Ausgangstext ::
——————————
Verimi Geschäftsführer: “Die Identity-Silos müssen harmonisiert werden”
Beim Thema digitale Identitäten gehört Deutschland in Europa leider nicht zu den Innovationsführern. Mit der eID-Funktion des Personalausweises gibt es zwar ein sicheres und zuverlässiges Verfahren, aber ein Erfolgsmodell ist das deshalb noch lange nicht. Eine mobile digitale Identität könnte hier die Wende bringen. Allerdings sind die beiden staatlich lancierten Initiativen ID-Wallet (Sicherheitslücken) und Smart eID (mangelnde Skalierbarkeit) krachend gegen die Wand gefahren worden. Parallel sieht sich der privatwirtschaftliche Identity-Anbieter Verimi (Website) derzeit mit einer Reihe von Vorwürfen konfrontiert, von denen einige das Potenzial haben, eine privatwirtschaftliche digitale Identität insgesamt in Frage zu stellen. Wir haben den Verimi Geschäftsführer Roland Adrian zu diesem Themenkomplex befragt.
Herr Adrian, bei Verimi wurden durch einen Bug die Zugangsdaten (Nutzername und Passwort) über mehrere Jahre im Klartext in Logfiles abgespeichert. Nachdem dieser Fehler entdeckt worden ist, erfolgte aber keine Information an die betroffenen Nutzer. Warum ist das unterlassen worden?
Im September 2021 stellten wir im Rahmen eines internen Audits fest, dass aufgrund eines Konfigurationsfehlers Log-in-Daten von Kunden, also Nutzername und Passwort, für eine kleine Zahl unserer Mitarbeitern, die sicherheitsüberprüft sind und einer besonderen Verschwiegenheitspflicht unterliegen, in einer verschlüsselten Datei einsehbar sein konnten.Wir haben den Fehler binnen drei Stunden behoben und rein vorsorglich gemäß der empfohlenen Vorgehensweise für Zweifelsfälle gemäß Artikel 33 DSGVO eine Verdachtsmeldung beim Berliner Datenschutzbeauftragten eingereicht.”
——————————
Datensätze ::
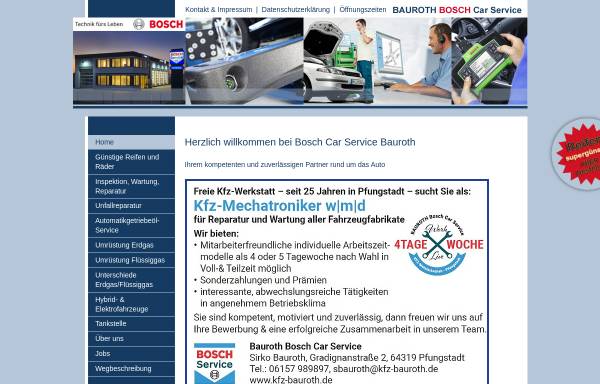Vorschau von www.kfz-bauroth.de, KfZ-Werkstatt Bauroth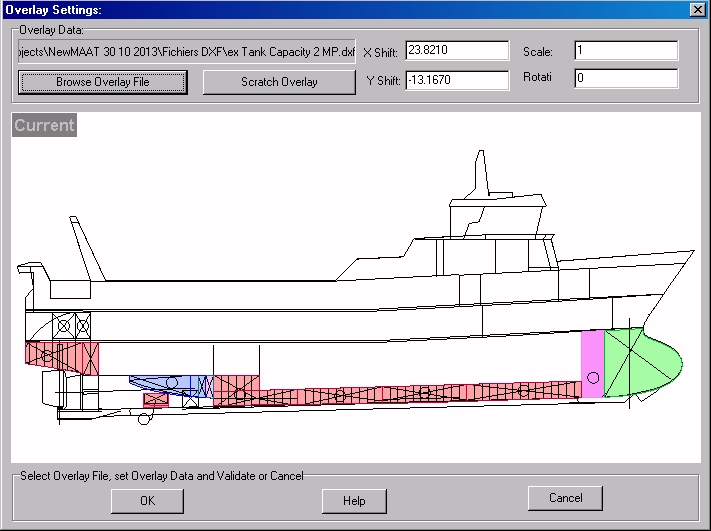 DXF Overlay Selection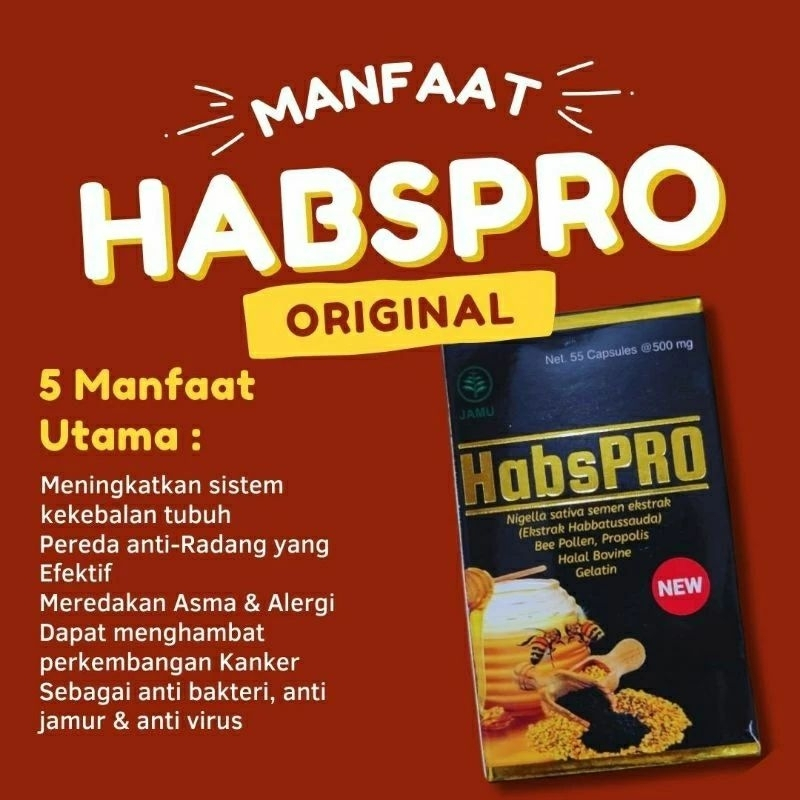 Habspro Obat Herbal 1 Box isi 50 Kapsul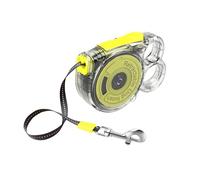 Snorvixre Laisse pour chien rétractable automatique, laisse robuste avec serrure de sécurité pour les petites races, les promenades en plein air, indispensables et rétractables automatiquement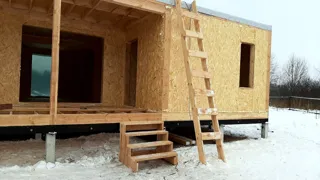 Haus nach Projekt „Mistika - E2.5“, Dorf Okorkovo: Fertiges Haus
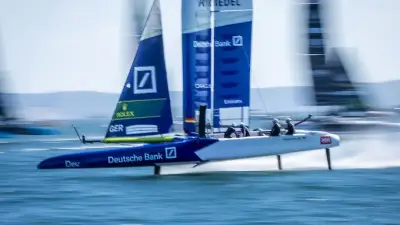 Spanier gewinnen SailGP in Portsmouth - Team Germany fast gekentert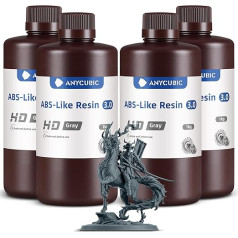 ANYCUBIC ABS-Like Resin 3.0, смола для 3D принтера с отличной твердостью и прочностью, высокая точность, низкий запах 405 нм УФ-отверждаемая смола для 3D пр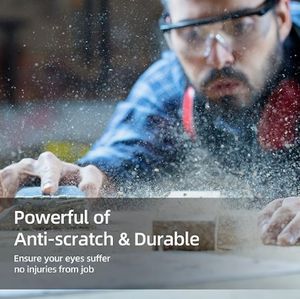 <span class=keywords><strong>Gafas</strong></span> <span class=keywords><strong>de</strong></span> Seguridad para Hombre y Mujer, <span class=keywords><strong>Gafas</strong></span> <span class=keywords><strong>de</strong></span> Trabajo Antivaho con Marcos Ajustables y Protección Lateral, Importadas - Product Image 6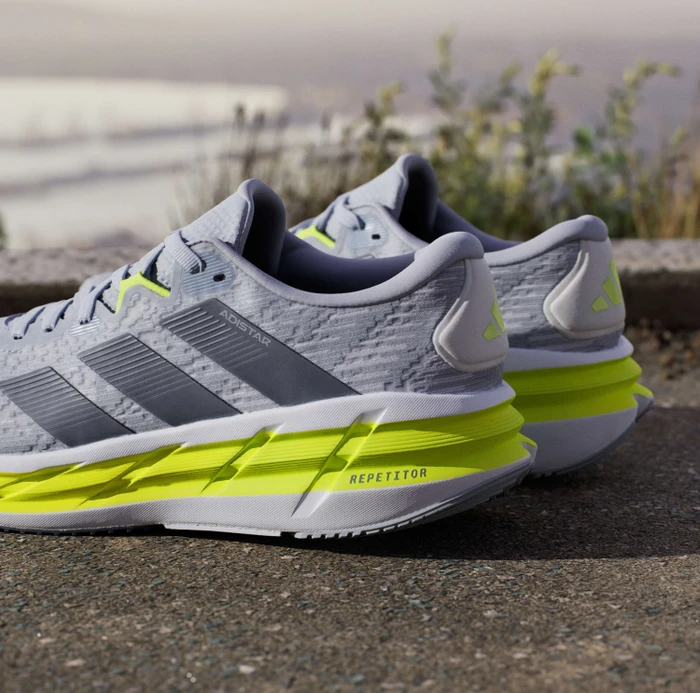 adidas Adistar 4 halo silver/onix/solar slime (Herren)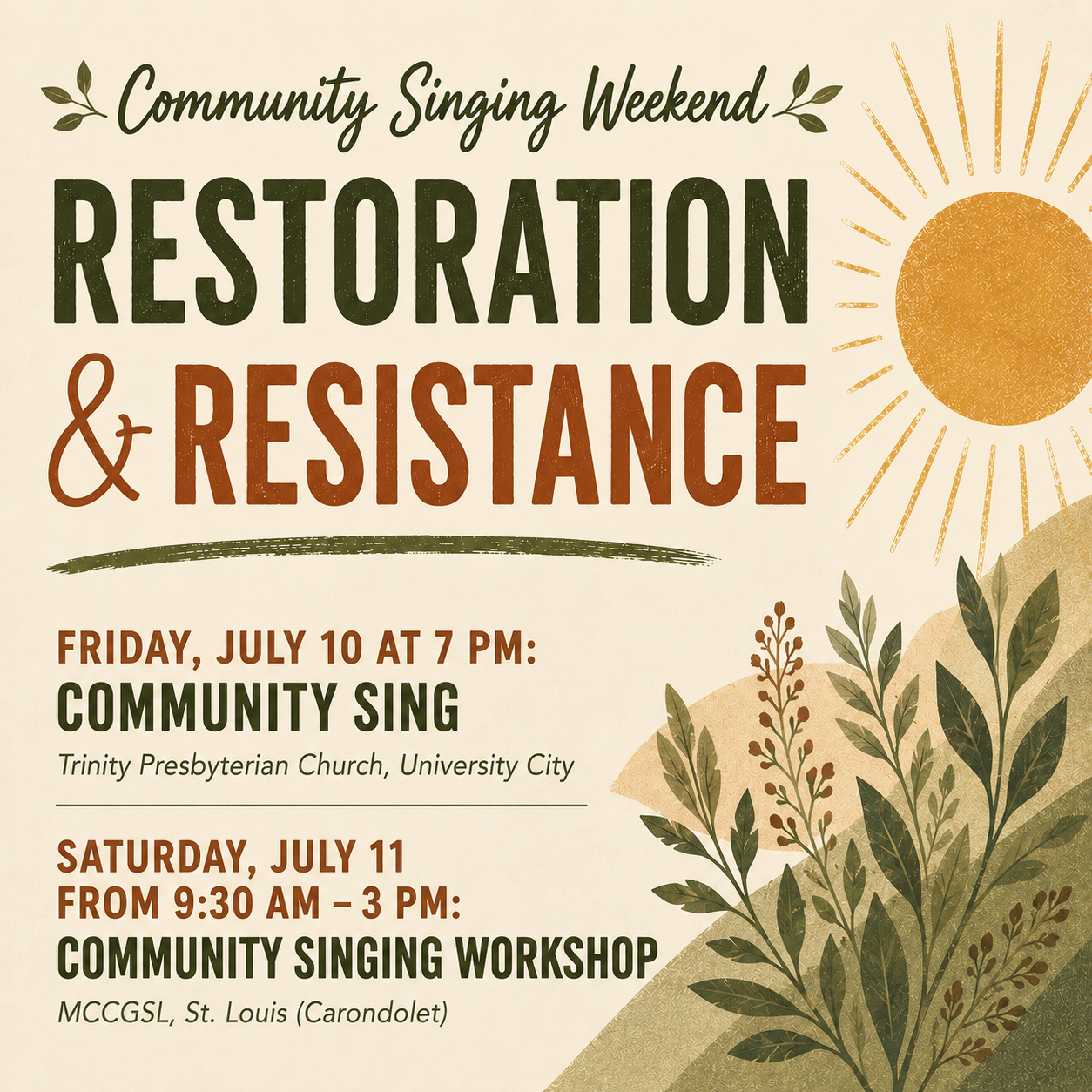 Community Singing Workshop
——————————
Beantworte diese Fragen zum Ausgangstext:
1. Welcher Mangel wird der Initiative ID-Wallet und welcher der Smart eID zugeschrieben?
2. Wann und in welchem Rahmen stellte Verimi den Konfigurationsfehler fest?
3. Binnen welcher Zeit wurde der Fehler behoben, und bei wem reichte Verimi eine Verdachtsmeldung ein?

Antwort ::
1. ID-Wallet: Sicherheitslücken; Smart eID: mangelnde Skalierbarkeit.
2. Im September 2021 im Rahmen eines internen Audits.
3. Binnen drei Stunden; die Verdachtsmeldung ging an den Berliner Datenschutzbeauftragten.